%%

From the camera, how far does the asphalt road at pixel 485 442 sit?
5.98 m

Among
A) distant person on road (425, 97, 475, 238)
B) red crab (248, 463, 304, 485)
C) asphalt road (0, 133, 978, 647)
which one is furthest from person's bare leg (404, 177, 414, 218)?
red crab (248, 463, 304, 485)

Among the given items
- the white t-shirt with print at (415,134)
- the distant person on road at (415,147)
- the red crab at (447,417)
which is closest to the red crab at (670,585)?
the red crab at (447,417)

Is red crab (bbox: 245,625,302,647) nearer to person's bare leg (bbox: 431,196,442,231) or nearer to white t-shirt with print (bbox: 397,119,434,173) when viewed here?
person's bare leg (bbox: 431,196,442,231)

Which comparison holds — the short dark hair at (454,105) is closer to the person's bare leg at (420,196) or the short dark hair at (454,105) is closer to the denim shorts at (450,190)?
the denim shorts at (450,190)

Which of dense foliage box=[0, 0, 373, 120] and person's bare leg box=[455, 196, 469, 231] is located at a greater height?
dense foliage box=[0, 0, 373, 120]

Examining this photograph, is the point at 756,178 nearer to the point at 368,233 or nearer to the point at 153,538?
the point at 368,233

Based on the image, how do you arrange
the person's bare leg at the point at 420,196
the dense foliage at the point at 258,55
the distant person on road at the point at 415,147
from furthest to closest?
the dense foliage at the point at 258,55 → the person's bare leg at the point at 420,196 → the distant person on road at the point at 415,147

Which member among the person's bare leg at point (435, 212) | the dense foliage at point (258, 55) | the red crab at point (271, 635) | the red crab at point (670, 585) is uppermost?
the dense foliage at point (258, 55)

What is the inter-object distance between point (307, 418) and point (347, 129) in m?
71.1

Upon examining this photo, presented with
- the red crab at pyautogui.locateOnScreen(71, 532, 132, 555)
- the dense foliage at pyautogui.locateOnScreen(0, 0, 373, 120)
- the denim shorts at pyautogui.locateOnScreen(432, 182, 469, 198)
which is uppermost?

%%
%%

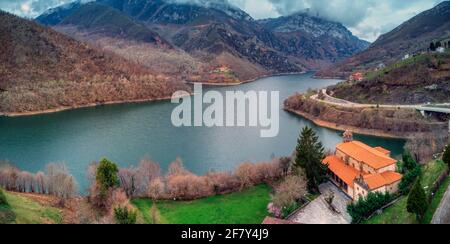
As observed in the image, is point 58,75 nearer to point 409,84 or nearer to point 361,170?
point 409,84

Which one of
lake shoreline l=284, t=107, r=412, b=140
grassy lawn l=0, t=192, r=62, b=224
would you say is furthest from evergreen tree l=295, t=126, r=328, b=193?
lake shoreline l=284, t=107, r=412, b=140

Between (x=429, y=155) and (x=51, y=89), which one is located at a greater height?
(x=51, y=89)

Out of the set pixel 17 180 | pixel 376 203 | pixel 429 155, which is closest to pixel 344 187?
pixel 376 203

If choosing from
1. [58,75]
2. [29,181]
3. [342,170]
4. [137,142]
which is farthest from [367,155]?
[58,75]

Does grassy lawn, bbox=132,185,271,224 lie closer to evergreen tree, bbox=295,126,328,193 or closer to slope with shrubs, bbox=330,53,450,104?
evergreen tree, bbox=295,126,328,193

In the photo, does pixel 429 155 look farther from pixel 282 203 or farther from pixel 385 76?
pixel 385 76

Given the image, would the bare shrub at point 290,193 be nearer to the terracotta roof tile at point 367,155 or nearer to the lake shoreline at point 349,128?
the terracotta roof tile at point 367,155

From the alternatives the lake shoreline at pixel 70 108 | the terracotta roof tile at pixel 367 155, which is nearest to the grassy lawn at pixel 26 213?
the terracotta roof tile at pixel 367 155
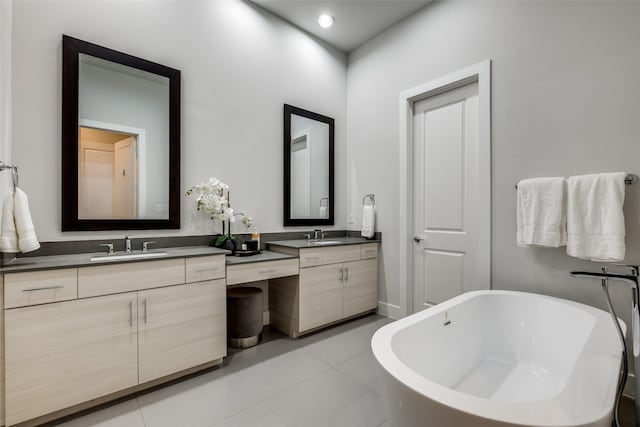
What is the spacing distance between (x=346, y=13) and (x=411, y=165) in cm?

%%

• [PROBLEM DETAILS] Reproduce the stretch of the entries from the line containing "From the alternatives" through the line containing "What is the spacing", omitting any pictures.

• [EXERCISE ANSWER]
From the alternatives the lake shoreline at pixel 70 108 | the terracotta roof tile at pixel 367 155, which is nearest to the grassy lawn at pixel 26 213?
the terracotta roof tile at pixel 367 155
What is the spacing distance between (x=346, y=13) and (x=411, y=165) in cm?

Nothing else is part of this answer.